**TEXT EXCERPT**
----------------------------------------
Previews Courtesy of MAC Athletic Communications Departments
Below is a team-by-team preview for the 2025 MAC Women’s Soccer season, which begins today, Aug. 14. Conference #MACtion is slated to begin on Sunday, Sept. 14.
For the first time in conference history, the MAC Women’s Soccer Championship will be played at a neutral site, as the 2025 and 2026 tournaments will be hosted at Historic Crew Stadium in Columbus, Ohio.
The 2025 MAC Women’s Soccer Championship is set to open on Saturday, Nov. 1, 2025, with a pair of quarterfinal matches. Semifinal matches are slated for Tuesday, Nov. 4, 2025, before the championship match on Friday, Nov. 7, 2025.
Quarterfinal and semifinal matches will begin at 1 p.m. and 4 p.m. ET, while the championship game is set for a 7:30 p.m. ET start.
Team-By-Team Previews (In Preseason Coaches Poll Predicted Order)
1. Western Michigan Broncos
Coming off of a historic season, Western Michigan has a wealth of talent returning in 2025. The Broncos return key pieces, including Madi Canada, Mira Pierre-Webster, Heidi Thomasma and Abby Werthman.
Canada, Thomasma and Werthman were named to the United Soccer Coaches All-Region Team in 2024, and the trio also earned All-MAC honors. Werthman is the team's leading returning scorer, finishing last season with 33 points on 12 goals and nine assists. Canada led all midfielders in scoring, collecting eight points on one goal and six assists.
----------------------------------------
**DATA SHOWN**

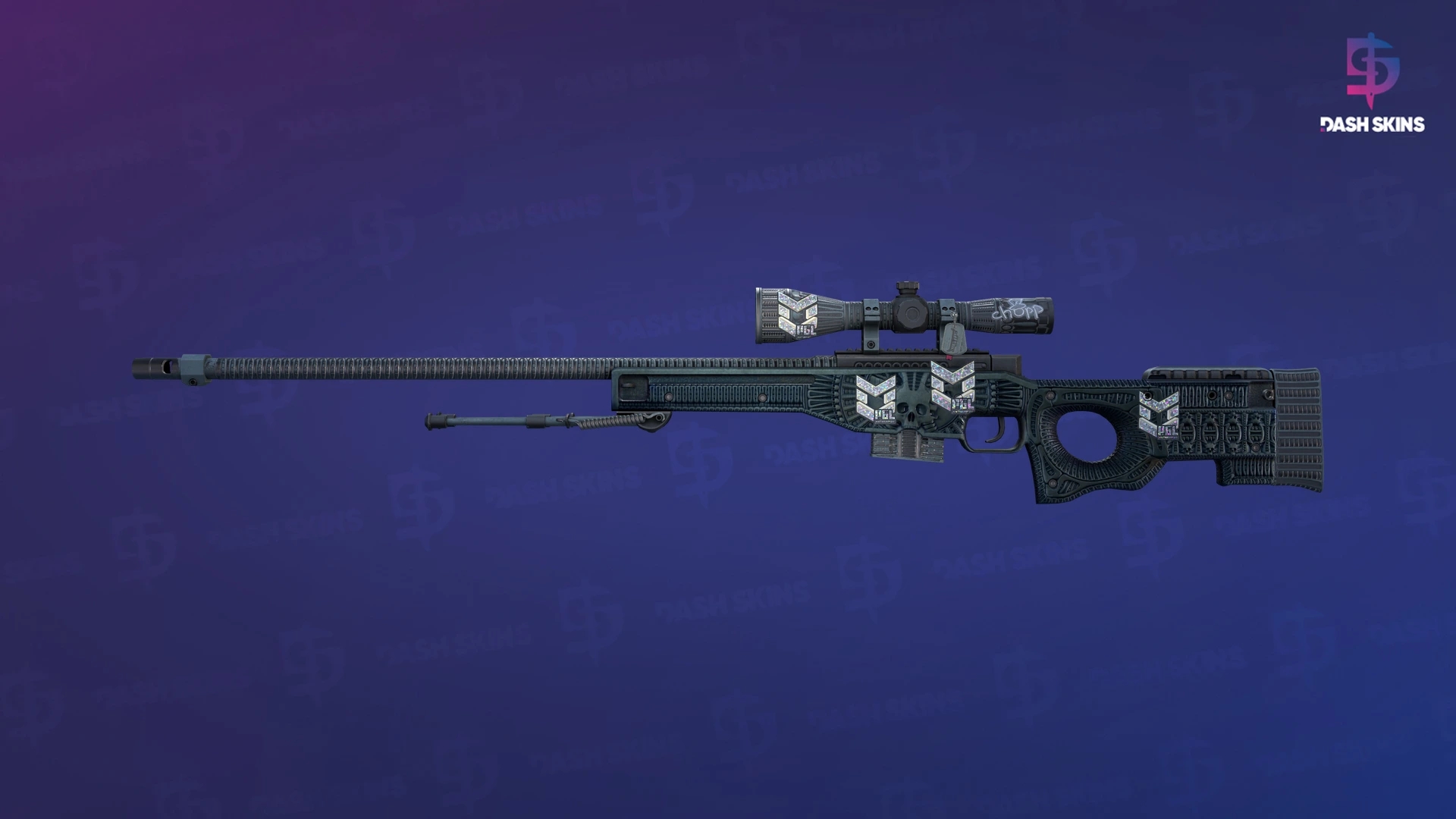 AWP | Exoskeleton (Battle-Scarred) Screenshot Playside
----------------------------------------
**WHAT YOU NEED TO DO**
Reproduce the passage of the MAC women's soccer preview from "Previews Courtesy of" up to and including "Sunday, Sept. 14.".

**TASK RESULT**
Previews Courtesy of MAC Athletic Communications Departments
Below is a team-by-team preview for the 2025 MAC Women’s Soccer season, which begins today, Aug. 14. Conference #MACtion is slated to begin on Sunday, Sept. 14.